The kwargs dictionary is used to control fine-grained model behaviors and training modes. For example, you can selectively fine-tune different components of the model:

model = model_cls.from_pretrained(
    pretrained_model_name_or_path="path/to/pretrained/model",
    tune_llm=True,  # backbone's LLM
    tune_visual=True,  # backbone's vision tower
    tune_projector=True,  # action head's projector
    tune_diffusion_model=True,  # action head's DiT
)

If you want to add your own model, refer to this document.

Dataset Loading#

The following code snippet demonstrates how to load a dataset using the LeRobotSingleDataset class, which is designed to work with the LeRobot dataset format:

from grmanipulation.dataset.base import LeRobotSingleDataset
from grmanipulation.dataset.embodiment_tags import EmbodimentTag

embodiment_tag = EmbodimentTag(config.embodiment_tag)

train_dataset = LeRobotSingleDataset(
    dataset_path=config.dataset_path,
    modality_configs=modality_configs,
    transforms=transforms,
    embodiment_tag=embodiment_tag,
    video_backend=config.video_backend,
    cache_dir=config.HF_cache_dir,
    skip_unlabeled=config.skip_unlabeled
)

This design supports modular and extensible dataset loading, making it easy to adapt to new robot embodiments and modality configurations. The transforms can be customized to match the model’s input requirements.

Important Hyperparameters#

In scripts/train/train.py, the training scheduler is now configurable through a YAML file using TrainingArguments from the 🤗 transformers library.

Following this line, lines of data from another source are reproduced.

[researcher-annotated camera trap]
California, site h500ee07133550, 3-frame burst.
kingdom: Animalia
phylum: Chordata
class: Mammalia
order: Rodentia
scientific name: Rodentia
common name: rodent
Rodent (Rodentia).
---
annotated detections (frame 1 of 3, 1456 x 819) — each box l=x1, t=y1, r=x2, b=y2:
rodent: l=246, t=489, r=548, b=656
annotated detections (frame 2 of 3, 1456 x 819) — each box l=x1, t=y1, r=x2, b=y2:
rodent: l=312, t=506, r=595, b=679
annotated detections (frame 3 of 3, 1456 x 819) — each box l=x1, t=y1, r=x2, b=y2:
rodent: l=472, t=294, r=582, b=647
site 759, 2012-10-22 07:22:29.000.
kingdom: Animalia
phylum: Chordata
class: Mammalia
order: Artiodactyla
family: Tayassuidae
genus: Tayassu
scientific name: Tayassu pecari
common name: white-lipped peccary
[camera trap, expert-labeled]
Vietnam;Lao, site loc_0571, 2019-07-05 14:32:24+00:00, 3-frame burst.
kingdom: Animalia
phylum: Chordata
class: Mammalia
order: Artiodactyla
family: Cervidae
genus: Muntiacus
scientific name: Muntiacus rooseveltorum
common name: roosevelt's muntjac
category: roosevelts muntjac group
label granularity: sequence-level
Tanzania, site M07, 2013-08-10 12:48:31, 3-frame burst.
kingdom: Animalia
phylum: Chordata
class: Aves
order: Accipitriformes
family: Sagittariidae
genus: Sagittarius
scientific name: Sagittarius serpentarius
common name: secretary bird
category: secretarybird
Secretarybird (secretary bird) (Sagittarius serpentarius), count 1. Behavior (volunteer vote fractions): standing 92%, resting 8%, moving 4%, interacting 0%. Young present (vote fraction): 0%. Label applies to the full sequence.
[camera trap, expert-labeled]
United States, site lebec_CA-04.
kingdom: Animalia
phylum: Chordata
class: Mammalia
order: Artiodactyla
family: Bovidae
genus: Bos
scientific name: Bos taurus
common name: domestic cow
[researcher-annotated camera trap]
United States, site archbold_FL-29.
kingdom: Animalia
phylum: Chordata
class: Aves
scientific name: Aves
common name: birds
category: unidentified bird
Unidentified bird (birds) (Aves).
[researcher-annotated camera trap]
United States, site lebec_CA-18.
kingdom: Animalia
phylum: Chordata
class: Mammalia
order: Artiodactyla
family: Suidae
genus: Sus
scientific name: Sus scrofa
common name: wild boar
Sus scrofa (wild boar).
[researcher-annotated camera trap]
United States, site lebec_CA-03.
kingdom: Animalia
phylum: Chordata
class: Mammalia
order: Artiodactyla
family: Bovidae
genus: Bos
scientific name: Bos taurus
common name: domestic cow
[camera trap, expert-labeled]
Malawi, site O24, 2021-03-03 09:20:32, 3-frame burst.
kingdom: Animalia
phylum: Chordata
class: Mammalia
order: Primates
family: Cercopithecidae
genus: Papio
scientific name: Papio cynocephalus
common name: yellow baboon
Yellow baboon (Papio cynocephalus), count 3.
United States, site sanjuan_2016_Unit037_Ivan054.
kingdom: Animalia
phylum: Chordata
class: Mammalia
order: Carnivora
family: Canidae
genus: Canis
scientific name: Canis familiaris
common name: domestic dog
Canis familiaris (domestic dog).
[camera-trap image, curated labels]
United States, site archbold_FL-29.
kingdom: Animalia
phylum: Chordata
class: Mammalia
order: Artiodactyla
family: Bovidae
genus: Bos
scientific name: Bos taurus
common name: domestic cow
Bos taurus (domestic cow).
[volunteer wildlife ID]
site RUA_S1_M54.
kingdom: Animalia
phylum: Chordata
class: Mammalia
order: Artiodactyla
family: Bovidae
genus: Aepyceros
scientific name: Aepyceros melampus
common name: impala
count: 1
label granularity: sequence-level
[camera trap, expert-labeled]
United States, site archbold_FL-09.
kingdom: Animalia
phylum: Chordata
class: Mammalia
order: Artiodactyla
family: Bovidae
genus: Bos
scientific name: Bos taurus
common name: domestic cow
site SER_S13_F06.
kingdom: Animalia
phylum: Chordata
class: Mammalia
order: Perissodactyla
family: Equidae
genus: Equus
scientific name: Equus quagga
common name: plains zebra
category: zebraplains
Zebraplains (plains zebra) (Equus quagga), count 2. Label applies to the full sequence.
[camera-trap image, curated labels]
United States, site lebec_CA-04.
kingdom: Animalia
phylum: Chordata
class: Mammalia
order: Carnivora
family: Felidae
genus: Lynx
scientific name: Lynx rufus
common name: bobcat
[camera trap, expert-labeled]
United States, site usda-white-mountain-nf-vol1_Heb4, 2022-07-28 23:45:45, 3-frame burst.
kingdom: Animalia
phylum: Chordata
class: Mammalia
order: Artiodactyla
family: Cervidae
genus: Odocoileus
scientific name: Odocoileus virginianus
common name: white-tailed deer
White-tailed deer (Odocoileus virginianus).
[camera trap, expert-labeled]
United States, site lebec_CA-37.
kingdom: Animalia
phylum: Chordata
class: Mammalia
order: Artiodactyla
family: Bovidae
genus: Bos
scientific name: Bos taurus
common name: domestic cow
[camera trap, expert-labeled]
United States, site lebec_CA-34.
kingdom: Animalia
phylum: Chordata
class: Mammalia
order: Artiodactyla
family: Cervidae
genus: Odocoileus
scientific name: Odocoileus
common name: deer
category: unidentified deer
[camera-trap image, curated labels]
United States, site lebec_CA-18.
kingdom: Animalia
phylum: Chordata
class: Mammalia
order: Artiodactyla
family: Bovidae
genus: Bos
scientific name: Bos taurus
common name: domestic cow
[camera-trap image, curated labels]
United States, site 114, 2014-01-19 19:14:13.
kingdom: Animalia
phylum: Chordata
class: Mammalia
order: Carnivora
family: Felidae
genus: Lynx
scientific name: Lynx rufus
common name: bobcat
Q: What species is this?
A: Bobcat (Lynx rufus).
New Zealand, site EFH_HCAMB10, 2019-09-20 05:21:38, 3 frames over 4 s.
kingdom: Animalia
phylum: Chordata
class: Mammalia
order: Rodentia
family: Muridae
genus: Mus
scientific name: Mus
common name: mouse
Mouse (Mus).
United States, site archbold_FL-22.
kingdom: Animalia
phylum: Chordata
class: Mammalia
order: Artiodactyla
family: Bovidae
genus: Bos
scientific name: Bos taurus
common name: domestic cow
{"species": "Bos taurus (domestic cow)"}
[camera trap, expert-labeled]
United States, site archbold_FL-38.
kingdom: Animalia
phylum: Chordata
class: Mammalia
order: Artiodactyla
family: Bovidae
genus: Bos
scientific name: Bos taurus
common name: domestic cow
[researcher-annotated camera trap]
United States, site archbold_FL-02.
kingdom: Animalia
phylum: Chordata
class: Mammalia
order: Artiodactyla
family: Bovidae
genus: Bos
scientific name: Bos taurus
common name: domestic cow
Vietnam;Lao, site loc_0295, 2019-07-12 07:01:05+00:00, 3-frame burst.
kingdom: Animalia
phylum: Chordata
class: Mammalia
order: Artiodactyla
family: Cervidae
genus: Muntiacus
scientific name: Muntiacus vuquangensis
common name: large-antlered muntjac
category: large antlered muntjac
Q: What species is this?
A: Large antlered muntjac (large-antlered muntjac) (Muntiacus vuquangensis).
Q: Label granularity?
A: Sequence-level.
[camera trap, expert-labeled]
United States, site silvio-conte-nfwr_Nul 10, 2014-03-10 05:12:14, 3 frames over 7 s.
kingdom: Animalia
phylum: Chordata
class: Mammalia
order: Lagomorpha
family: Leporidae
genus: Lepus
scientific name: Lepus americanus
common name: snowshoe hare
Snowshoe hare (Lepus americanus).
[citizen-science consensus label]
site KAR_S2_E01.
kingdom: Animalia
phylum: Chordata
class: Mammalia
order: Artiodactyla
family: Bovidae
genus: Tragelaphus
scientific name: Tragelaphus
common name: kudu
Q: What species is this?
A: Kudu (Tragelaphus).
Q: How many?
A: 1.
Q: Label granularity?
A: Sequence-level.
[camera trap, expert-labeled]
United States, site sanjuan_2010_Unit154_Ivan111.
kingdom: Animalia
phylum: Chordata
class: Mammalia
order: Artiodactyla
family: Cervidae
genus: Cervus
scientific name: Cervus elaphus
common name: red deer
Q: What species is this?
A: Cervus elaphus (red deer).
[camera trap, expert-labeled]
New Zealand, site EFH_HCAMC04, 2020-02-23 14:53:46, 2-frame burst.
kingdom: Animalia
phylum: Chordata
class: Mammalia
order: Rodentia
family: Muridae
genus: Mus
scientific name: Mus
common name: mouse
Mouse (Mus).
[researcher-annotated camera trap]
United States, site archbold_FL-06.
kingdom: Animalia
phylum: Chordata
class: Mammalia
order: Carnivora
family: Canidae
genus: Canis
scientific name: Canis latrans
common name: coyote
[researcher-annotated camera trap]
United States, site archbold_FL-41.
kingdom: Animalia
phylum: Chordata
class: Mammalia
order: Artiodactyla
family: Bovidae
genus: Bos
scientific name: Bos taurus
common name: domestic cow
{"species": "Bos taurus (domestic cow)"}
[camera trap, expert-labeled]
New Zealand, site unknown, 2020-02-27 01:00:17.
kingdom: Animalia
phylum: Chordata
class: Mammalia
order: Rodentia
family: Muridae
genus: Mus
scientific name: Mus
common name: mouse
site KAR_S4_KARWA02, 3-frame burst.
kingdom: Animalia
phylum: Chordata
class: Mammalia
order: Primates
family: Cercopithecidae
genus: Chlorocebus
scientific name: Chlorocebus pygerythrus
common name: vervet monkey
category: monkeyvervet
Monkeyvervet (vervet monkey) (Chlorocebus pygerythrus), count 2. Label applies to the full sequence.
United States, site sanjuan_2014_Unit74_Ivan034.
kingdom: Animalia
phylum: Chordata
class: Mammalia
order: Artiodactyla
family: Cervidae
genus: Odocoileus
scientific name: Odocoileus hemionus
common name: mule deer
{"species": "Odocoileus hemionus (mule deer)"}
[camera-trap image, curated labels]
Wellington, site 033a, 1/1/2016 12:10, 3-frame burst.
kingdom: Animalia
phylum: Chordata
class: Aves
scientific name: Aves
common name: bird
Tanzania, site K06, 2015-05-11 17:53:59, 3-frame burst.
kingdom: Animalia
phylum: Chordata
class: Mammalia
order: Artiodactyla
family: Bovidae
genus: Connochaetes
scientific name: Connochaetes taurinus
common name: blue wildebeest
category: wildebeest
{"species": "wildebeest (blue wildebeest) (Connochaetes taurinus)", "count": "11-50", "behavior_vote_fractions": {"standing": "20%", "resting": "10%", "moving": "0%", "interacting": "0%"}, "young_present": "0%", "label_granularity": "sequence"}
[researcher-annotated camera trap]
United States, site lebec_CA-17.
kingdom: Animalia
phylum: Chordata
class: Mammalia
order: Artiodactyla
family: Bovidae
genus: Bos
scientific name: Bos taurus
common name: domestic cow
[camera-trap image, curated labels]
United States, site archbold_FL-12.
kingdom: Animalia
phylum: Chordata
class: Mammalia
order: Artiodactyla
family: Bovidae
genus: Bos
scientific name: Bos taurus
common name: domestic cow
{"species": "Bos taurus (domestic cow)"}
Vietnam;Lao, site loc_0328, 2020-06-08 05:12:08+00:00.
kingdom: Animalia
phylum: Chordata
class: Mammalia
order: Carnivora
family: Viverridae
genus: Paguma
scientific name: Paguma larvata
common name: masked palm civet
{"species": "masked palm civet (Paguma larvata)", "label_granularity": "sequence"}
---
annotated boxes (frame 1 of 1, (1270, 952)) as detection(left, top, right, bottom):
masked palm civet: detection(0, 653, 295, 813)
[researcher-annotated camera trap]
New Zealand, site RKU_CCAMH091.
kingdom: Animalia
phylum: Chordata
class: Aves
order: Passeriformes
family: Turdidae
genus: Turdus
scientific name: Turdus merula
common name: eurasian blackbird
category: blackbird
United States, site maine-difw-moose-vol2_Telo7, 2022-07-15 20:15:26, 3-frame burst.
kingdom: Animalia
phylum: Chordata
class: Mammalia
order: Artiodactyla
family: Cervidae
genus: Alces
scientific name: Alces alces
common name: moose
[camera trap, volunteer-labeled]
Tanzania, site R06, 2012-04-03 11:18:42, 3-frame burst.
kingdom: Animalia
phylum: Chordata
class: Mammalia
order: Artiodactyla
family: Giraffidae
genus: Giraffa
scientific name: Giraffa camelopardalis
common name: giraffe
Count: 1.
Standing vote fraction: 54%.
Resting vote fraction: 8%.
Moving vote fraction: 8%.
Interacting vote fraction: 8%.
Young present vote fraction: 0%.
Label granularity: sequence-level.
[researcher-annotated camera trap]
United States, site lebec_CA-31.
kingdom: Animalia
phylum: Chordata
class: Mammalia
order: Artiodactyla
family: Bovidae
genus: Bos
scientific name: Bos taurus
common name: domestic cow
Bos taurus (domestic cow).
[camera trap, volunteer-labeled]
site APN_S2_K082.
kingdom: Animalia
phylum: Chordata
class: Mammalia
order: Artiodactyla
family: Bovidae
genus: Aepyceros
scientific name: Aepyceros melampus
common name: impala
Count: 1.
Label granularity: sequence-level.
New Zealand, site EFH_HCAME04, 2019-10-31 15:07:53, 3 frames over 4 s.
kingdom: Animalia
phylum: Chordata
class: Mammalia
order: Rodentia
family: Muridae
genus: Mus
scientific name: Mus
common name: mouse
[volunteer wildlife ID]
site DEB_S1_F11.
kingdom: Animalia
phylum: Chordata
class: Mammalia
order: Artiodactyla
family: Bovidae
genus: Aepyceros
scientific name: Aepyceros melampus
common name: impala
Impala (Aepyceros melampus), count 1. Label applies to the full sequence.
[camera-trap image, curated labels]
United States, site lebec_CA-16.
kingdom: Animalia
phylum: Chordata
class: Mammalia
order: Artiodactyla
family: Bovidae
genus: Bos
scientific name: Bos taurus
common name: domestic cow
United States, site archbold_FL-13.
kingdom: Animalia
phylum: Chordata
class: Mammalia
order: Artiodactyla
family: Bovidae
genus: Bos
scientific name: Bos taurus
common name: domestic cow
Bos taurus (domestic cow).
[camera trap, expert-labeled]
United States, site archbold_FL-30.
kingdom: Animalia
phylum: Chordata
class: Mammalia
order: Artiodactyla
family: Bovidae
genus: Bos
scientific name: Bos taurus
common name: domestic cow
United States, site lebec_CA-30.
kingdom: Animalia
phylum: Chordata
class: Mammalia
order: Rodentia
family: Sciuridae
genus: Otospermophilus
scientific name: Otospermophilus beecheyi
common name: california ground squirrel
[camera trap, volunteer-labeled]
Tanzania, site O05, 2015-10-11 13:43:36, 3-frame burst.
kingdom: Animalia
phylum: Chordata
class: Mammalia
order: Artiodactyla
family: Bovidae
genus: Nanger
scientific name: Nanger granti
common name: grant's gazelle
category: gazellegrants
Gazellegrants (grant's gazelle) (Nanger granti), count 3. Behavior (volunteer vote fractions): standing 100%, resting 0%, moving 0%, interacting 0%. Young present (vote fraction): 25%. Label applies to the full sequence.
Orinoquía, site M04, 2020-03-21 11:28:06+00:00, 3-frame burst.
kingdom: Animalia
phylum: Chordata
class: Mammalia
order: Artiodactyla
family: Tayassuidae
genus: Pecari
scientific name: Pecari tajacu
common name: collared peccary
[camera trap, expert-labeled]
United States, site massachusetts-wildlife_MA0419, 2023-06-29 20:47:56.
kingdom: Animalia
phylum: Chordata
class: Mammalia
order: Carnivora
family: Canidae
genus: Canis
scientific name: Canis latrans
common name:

This makes it easier to manage, share, and reproduce training configurations. Example usage:

python scripts/train/train.py --config configs/train/pi0_genmanip_v1.yaml

Policy and Dataset#

model_type = "pi0"               # Options: pi0, gr00t_n1, gr00t_n1_5, dp_clip, pi0fast, act_clip
dataset_path = "InternRobotics/InternData-GenmanipTest"
HF_cache_dir = None              # Path to user-defined HF cache
output_dir = "Checkpoints/runs"  # Directory to save model checkpoints
data_config = "genmanip_v1"      # Data configuration name from DATA_CONFIG_MAP

Training parameters#

batch_size = 16                  # Batch size per GPU
max_steps = 10000                # Maximum training steps
num_gpus = 1                     # Number of GPUs for training
save_steps = 500                 # Save checkpoints every 500 steps
resume_from_checkpoint = False   # Resume from a checkpoint if available
gradient_accumulation_steps = 1  # Gradient accumulation steps
skip_unlabeled = False           # Whether to skip unlabeled data

Learning Rate & Optimizer#

Use cosine annealing with warm-up:

learning_rate = 1e-4     # Learning rate
weight_decay = 1e-5      # Weight decay for AdamW
warmup_ratio = 0.05      # Warm-up ratio for total steps

Model Fine-tuning#

base_model_path = ""          # Path or HuggingFace model ID for base model
tune_llm = False              # Fine-tune language model backbone
tune_visual = True            # Fine-tune vision tower
tune_projector = True         # Fine-tune projector
tune_diffusion_model = True   # Fine-tune diffusion model
use_pretrained_model = False  # Use a pretrained model or not

LoRA Configuration#

lora_rank = 0         # Rank of LORA
lora_alpha = 16       # Alpha value
lora_dropout = 0.1    # Dropout rate

Data Loading#

embodiment_tag = "new_embodiment"  # Embodiment tag (e.g., gr1, new_embodiment)
video_backend = "torchcodec"       # Video backend: decord, torchvision_av, opencv, or torchcodec
dataloader_num_workers = 8         # Number of workers for data loading

⚠️ Note: The default torchcodec works for most video data. Decord supports H.264 videos but cannot handle AV1 format. When processing AV1 videos, torchvision_av may cause communication deadlocks on multi-node setups. See more video standrads.

Miscellaneous#

augsteps = 4         # Number of augmentation steps
report_to = "wandb"  # Logging backend: wandb or tensorboard

⚠️ Note: You need to log in to your own Weights & Biases (wandb) account.